The mechanisms responsible for the lower VDR expression in GTN than HM remains unclear, although we propose two hypotheses to explain this phenomenon: (1) alterations of P53; as described earlier, P53 regulates the expression of VDR, and changes in P53 levels or P53 activity may directly or indirectly downregulate VDR function in GTN, and (2) low levels of circulating vitamin D. A randomized controlled trial revealed that vitamin D supplementation by 2000 IU increased VDR expression,20 suggesting that inadequate levels of vitamin D may be associated with the lower expression of VDR observed in GTN.

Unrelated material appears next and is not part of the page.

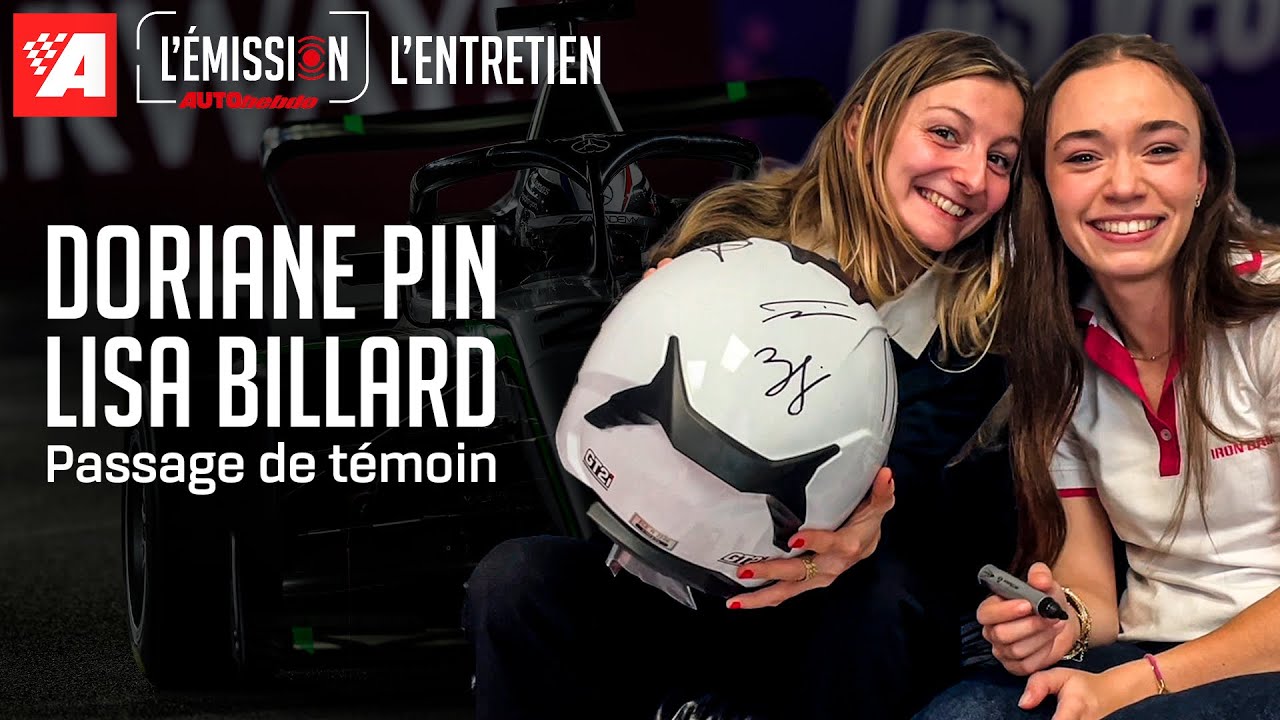 Doriane Pin et Lisa Billard, l'interview crois&eacute;e - L&rsquo;Emission AUTOhebdo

Even though this study does not provide a direct mechanism to explain the relationship between vitamin D insufficiency and low VDR expression, our findings have important clinical implications. Our findings emphasize the importance of maintaining vitamin D sufficiency to prevent the progression of HM to GTN as well as the prevention of HM itself. Furthermore, our data suggests that VDR can potentially serve as a marker for detecting HM in the early stages of the disorder.

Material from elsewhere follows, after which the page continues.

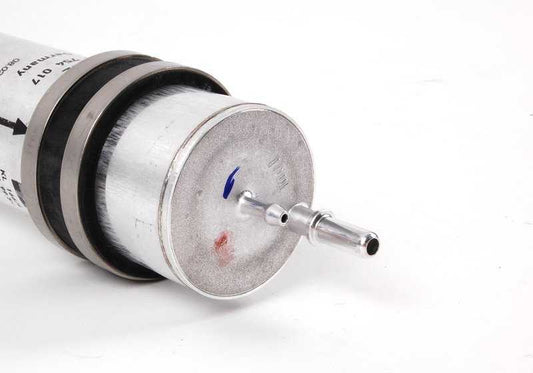 Fuel filter with pressure regulator for BMW E65, E66 (OEM 16126754017). Original BMW.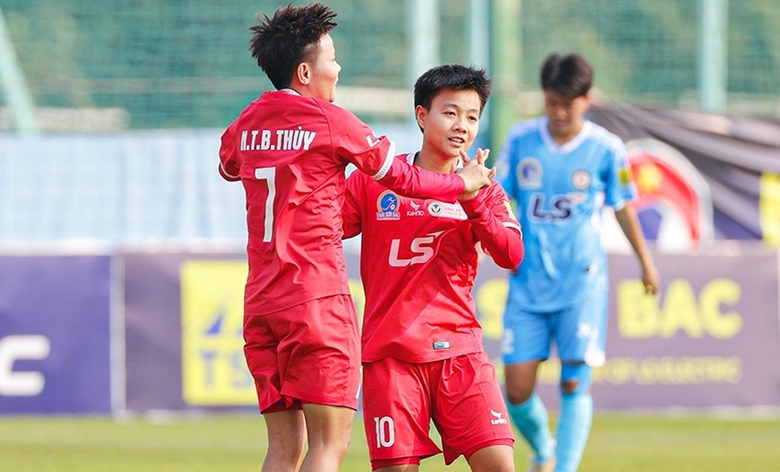 Vô địch giải bóng đá nữ quốc gia, TP.HCM I phá kỷ lục tồn tại 22 năm của đại kình địch - Ảnh 1. Vô địch giải bóng đá nữ quốc gia, TP.HCM I phá kỷ lục tồn tại 22 năm của đại kình địch - Ảnh 1.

This study has several limitations that should be acknowledged. Firstly, the sample size was relatively small; this may have limited the generalizability of our findings. Secondly, the dietary intake of vitamin D from various food sources was not included in the present study; this could have provided valuable insights into the potential influence of diet on VDR expression. Furthermore, there was no comparison of VDR expression in the trophoblast villi of patients with GTD with that in the trophoblast villi of patients without GTD. Therefore, the recommendations for future research are as follows: (1) examine the association of P53 and VDR expression in GTD; (2) evaluate the association of vitamin D supplementation and VDR expression in GTD; and (3) compare VDR expression in women with GTD to those without GTD. Addressing these recommendations in future research will provide a more comprehensive understanding of the role of VDR in GTD and its potential clinical implications.

Conclusion

Low VDR expression is associated with GTN, whereas high VDR expression is associated with HM, suggesting that the expression of VDR may play a role in the severity of GTD. Further research with larger sample sizes and molecular analyses is needed to explore this phenomenon. Understanding the relationship between VDR expression and circulating vitamin D levels and their association with different GTD subtypes can lead to enhanced diagnostic and therapeutic approaches in managing GTD in the future.

Source of funding

This research did not receive any specific grant from funding agencies in the public, commercial, or not-for-profit sectors.

Conflict of interest

The authors have no conflict of interest to declare.

Ethical approval

This study was approved by the Institutional Review Board of Hasan Sadikin Hospital (approval no. LB.02.02/X.6.5/154/2021) on June 8, 2021.

Consent

All participants provided written informed consent.

Authors contributions

RMSS and YMH conceptualized the study. AK acquired the data and drafted the manuscript. AIM drafted and revised the manuscript for important intellectual content. JSE, WP, BSH, and ABH contributed to the data curation and formal analysis. All authors reviewed and approved the final draft of the manuscript. All authors have critically reviewed and approved the final draft and are responsible for the content and similarity index of the manuscript.

Acknowledgments

We thank the Department of Obstetrics and Gynecology, Universitas Padjadjaran, for contributing to this study.

Footnotes

Peer review under responsibility of Taibah University.

Declaration of generative AI and AI-assisted technologies in the writing process

During the preparation of this work, the authors used Chat GPT to improve language and readability. After using this tool, the authors reviewed and edited the content and take full responsibility for the content of the publication.